The vulnerability CVE-2026-43991 affects Dragonmonk111's junoclaw platform versions before 0.x.y-security-1. It involves improper neutralization of special elements used in OS commands (CWE-78), specifically due to a substring-based blocklist in the plugin-shell's command-safety check that was applied to the raw command string rather than the parsed first token. This flaw allows adversaries to bypass the blocklist with crafted arguments, resulting in unauthorized OS command execution on the host.

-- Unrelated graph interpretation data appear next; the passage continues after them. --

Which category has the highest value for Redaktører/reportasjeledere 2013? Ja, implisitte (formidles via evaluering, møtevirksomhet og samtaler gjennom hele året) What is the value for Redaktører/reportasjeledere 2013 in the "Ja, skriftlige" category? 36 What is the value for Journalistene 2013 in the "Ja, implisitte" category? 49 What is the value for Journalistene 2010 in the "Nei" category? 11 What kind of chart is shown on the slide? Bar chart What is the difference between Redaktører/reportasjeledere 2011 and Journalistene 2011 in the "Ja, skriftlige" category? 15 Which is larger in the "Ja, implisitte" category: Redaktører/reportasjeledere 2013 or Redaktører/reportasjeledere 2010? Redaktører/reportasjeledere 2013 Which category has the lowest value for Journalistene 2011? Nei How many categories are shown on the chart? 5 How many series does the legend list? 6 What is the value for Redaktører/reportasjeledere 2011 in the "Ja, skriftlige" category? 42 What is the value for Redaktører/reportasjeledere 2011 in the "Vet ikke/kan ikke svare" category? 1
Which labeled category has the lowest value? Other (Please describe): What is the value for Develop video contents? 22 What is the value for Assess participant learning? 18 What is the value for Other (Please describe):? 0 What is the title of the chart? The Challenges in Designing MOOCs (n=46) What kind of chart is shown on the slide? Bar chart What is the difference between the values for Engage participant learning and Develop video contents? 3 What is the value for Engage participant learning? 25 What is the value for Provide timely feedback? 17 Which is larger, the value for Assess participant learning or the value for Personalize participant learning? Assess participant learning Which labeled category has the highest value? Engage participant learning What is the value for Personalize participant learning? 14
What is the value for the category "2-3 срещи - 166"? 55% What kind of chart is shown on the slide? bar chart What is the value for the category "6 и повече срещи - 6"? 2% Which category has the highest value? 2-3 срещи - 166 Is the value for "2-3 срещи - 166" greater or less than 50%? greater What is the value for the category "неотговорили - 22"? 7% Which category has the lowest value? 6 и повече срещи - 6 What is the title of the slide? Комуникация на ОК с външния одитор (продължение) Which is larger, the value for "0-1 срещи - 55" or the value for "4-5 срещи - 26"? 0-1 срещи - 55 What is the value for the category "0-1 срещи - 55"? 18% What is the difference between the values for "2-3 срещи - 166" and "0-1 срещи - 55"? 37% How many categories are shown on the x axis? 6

The vulnerability is addressed in version 0.x.y-security-1. The CVSS 3.1 score of 8.4 reflects a high-severity issue with local attack vector, low attack complexity, no privileges required, no user interaction, and high impact on confidentiality, integrity, and availability.

Successful exploitation of this vulnerability allows an attacker to execute unauthorized commands on the host system running vulnerable versions of junoclaw. This can lead to full compromise of the affected system's confidentiality, integrity, and availability. The attack requires local access (AV:L) but no privileges or user interaction, making it a significant risk in environments where local access is possible. No known exploits in the wild have been reported to date.

The vulnerability is fixed in junoclaw version 0.x.y-security-1. Users should upgrade to this version or later to remediate the issue. Patch status is not explicitly confirmed beyond the fix being included in this version, so users should verify with the vendor or official sources for the latest remediation guidance. Since this is not a cloud service, remediation depends on applying the fixed version. No vendor advisory content contradicts this recommendation.